• Work required
Without changing anything, transcribe all of the entries.

Recorded data
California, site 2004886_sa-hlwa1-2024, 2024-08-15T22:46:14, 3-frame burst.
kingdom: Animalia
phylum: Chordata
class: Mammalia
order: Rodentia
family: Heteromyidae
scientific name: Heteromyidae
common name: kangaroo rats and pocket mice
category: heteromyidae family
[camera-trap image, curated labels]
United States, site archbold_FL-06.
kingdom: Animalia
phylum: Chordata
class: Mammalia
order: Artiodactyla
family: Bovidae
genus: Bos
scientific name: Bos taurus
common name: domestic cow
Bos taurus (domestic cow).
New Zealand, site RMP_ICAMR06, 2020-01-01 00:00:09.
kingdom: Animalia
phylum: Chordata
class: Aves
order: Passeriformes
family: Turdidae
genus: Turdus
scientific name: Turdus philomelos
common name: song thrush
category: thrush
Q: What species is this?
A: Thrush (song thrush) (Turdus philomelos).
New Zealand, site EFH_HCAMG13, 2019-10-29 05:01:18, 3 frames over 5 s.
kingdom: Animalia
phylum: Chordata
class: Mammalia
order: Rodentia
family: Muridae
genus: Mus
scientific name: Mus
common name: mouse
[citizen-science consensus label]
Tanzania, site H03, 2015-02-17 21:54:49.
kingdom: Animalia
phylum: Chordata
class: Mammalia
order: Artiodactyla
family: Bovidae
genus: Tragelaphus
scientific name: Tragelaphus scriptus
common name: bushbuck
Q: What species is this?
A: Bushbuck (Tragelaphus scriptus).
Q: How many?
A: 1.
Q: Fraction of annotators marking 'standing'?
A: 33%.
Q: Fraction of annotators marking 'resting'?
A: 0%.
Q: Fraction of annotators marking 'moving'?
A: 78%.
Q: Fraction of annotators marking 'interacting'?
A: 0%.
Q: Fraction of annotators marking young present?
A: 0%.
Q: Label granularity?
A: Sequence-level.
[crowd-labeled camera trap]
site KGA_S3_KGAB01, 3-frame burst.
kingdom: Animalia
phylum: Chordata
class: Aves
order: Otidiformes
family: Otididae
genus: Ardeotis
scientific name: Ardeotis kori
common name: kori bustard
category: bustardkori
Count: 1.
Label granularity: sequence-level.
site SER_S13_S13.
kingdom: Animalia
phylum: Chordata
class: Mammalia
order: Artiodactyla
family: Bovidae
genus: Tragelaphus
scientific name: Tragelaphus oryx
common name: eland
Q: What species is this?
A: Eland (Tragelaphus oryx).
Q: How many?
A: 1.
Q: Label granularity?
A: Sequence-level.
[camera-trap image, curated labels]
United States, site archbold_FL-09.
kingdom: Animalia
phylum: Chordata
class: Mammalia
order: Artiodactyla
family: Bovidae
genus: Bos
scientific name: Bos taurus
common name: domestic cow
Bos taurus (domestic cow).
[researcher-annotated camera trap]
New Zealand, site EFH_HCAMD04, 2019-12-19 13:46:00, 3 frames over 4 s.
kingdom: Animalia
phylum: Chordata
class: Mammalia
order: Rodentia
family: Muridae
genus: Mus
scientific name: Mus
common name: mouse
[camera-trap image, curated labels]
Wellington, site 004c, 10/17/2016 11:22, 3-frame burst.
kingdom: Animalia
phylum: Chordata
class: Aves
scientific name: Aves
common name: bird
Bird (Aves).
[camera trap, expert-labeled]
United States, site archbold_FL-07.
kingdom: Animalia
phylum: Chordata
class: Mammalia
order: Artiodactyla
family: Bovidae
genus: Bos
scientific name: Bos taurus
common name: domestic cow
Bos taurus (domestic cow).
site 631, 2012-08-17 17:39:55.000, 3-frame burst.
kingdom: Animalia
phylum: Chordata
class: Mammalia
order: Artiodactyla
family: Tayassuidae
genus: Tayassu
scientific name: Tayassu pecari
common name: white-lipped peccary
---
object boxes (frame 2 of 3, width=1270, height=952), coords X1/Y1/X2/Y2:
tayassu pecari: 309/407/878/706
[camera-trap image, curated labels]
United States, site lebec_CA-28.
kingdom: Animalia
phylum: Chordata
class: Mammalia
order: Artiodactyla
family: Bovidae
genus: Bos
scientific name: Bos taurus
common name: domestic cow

• Result for this task
California, site 2004886_sa-hlwa1-2024, 2024-08-15T22:46:14, 3-frame burst.
kingdom: Animalia
phylum: Chordata
class: Mammalia
order: Rodentia
family: Heteromyidae
scientific name: Heteromyidae
common name: kangaroo rats and pocket mice
category: heteromyidae family
[camera-trap image, curated labels]
United States, site archbold_FL-06.
kingdom: Animalia
phylum: Chordata
class: Mammalia
order: Artiodactyla
family: Bovidae
genus: Bos
scientific name: Bos taurus
common name: domestic cow
Bos taurus (domestic cow).
New Zealand, site RMP_ICAMR06, 2020-01-01 00:00:09.
kingdom: Animalia
phylum: Chordata
class: Aves
order: Passeriformes
family: Turdidae
genus: Turdus
scientific name: Turdus philomelos
common name: song thrush
category: thrush
Q: What species is this?
A: Thrush (song thrush) (Turdus philomelos).
New Zealand, site EFH_HCAMG13, 2019-10-29 05:01:18, 3 frames over 5 s.
kingdom: Animalia
phylum: Chordata
class: Mammalia
order: Rodentia
family: Muridae
genus: Mus
scientific name: Mus
common name: mouse
[citizen-science consensus label]
Tanzania, site H03, 2015-02-17 21:54:49.
kingdom: Animalia
phylum: Chordata
class: Mammalia
order: Artiodactyla
family: Bovidae
genus: Tragelaphus
scientific name: Tragelaphus scriptus
common name: bushbuck
Q: What species is this?
A: Bushbuck (Tragelaphus scriptus).
Q: How many?
A: 1.
Q: Fraction of annotators marking 'standing'?
A: 33%.
Q: Fraction of annotators marking 'resting'?
A: 0%.
Q: Fraction of annotators marking 'moving'?
A: 78%.
Q: Fraction of annotators marking 'interacting'?
A: 0%.
Q: Fraction of annotators marking young present?
A: 0%.
Q: Label granularity?
A: Sequence-level.
[crowd-labeled camera trap]
site KGA_S3_KGAB01, 3-frame burst.
kingdom: Animalia
phylum: Chordata
class: Aves
order: Otidiformes
family: Otididae
genus: Ardeotis
scientific name: Ardeotis kori
common name: kori bustard
category: bustardkori
Count: 1.
Label granularity: sequence-level.
site SER_S13_S13.
kingdom: Animalia
phylum: Chordata
class: Mammalia
order: Artiodactyla
family: Bovidae
genus: Tragelaphus
scientific name: Tragelaphus oryx
common name: eland
Q: What species is this?
A: Eland (Tragelaphus oryx).
Q: How many?
A: 1.
Q: Label granularity?
A: Sequence-level.
[camera-trap image, curated labels]
United States, site archbold_FL-09.
kingdom: Animalia
phylum: Chordata
class: Mammalia
order: Artiodactyla
family: Bovidae
genus: Bos
scientific name: Bos taurus
common name: domestic cow
Bos taurus (domestic cow).
[researcher-annotated camera trap]
New Zealand, site EFH_HCAMD04, 2019-12-19 13:46:00, 3 frames over 4 s.
kingdom: Animalia
phylum: Chordata
class: Mammalia
order: Rodentia
family: Muridae
genus: Mus
scientific name: Mus
common name: mouse
[camera-trap image, curated labels]
Wellington, site 004c, 10/17/2016 11:22, 3-frame burst.
kingdom: Animalia
phylum: Chordata
class: Aves
scientific name: Aves
common name: bird
Bird (Aves).
[camera trap, expert-labeled]
United States, site archbold_FL-07.
kingdom: Animalia
phylum: Chordata
class: Mammalia
order: Artiodactyla
family: Bovidae
genus: Bos
scientific name: Bos taurus
common name: domestic cow
Bos taurus (domestic cow).
site 631, 2012-08-17 17:39:55.000, 3-frame burst.
kingdom: Animalia
phylum: Chordata
class: Mammalia
order: Artiodactyla
family: Tayassuidae
genus: Tayassu
scientific name: Tayassu pecari
common name: white-lipped peccary
---
object boxes (frame 2 of 3, width=1270, height=952), coords X1/Y1/X2/Y2:
tayassu pecari: 309/407/878/706
[camera-trap image, curated labels]
United States, site lebec_CA-28.
kingdom: Animalia
phylum: Chordata
class: Mammalia
order: Artiodactyla
family: Bovidae
genus: Bos
scientific name: Bos taurus
common name: domestic cow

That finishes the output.